I don't know either but it brought to mind an old "analogue" implementation:

The objective was to measure the signal arrival angle from an array.
The array was split into two halves.  Sum and difference signals were 
computed.

The difference signal is proportional to the angle of arrival.
The question was: "is the difference signal currently indicating an angle of 
arrival from a consistent source or is it just noise?"

The solution was to look at the absence of variance over a short time - 
which is similar to your question.
So, the data was high-pass filtered and detected / rectified which would be 
similar to taking the sum of squares.  The absence of energy in this 
component indicated low variance and, thus, likely valid angle of arrival. 
The presence of energy in this component would be an indicator of the 
variance.

Does that suggest anything?  High pass filter followed by sum of squares?
Take a look at the companion page:
http://www.mnstate.edu/wasson/ed602calcvardevs.htm

Here the variance is calculated by taking the sume of the squared 
differences between the samples and their mean (properly weighted).
Subtracting the mean of the samples (the output of a lowpass filter) from 
the samples is like highpass filtering the samples with whatever time 
constant / bandwidth you care to choose.
So, the variance is a sum of squares of the output of a highpass filter and 
thereafter averaged / lowpassed

I don't know if this is any different than what anyone else said (in terms 
of math and resulting filter structure) but I like this way of looking at it 
for insight.
-------------------------
GOAL A = According to the post, what does the absence of energy in the high-pass filtered component indicate?
GOAL B =
Does the post support each statement? Answer yes or no, and quote the words that decide it.
(i) The difference signal is proportional to the angle of arrival.
(ii) The mean of the samples is the output of a highpass filter.
(iii) The array was split into three parts.
The entries have nothing to do with the post.
-------------------------
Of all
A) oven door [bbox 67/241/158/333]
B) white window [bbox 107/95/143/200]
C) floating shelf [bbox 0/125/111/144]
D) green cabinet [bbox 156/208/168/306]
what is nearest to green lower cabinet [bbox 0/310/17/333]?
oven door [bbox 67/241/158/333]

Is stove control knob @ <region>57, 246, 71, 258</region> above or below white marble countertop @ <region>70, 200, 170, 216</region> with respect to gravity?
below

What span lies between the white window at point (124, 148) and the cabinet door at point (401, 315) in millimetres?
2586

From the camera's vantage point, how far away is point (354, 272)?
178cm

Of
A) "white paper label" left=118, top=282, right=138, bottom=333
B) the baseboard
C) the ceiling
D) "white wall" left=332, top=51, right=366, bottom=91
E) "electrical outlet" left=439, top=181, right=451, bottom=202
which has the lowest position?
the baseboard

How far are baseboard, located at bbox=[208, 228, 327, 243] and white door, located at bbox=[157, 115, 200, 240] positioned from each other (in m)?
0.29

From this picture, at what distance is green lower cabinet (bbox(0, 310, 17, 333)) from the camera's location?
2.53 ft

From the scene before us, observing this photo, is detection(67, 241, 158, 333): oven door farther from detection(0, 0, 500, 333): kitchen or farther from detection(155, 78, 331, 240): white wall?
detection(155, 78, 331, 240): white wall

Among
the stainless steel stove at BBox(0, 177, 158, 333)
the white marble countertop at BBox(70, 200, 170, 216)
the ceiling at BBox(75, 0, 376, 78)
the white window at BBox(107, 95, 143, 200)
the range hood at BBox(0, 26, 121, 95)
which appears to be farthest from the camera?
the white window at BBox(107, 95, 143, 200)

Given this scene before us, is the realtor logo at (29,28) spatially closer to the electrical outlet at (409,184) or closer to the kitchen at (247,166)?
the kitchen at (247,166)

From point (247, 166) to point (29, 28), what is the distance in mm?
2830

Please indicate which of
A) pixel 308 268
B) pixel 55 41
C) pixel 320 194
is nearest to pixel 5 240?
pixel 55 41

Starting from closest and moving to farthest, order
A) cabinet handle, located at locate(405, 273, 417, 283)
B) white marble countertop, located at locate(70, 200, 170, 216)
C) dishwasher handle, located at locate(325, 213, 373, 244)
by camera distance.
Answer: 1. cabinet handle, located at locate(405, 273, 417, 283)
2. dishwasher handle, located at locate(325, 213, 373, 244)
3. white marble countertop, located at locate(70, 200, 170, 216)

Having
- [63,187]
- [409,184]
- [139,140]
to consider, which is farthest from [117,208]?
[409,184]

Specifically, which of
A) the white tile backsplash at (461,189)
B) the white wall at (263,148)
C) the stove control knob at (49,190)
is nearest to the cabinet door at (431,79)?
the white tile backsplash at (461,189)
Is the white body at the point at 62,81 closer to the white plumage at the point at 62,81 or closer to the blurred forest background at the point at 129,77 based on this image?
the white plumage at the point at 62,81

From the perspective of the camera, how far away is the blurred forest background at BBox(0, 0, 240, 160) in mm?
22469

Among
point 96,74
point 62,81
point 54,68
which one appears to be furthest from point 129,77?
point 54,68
-------------------------
EXERCISE OUTPUT A = Low variance and, therefore, a likely valid angle of arrival.

EXERCISE OUTPUT B =
(i) Yes: "The difference signal is proportional to the angle of arrival."
(ii) No: "the mean of the samples (the output of a lowpass filter)"
(iii) No: "The array was split into two halves."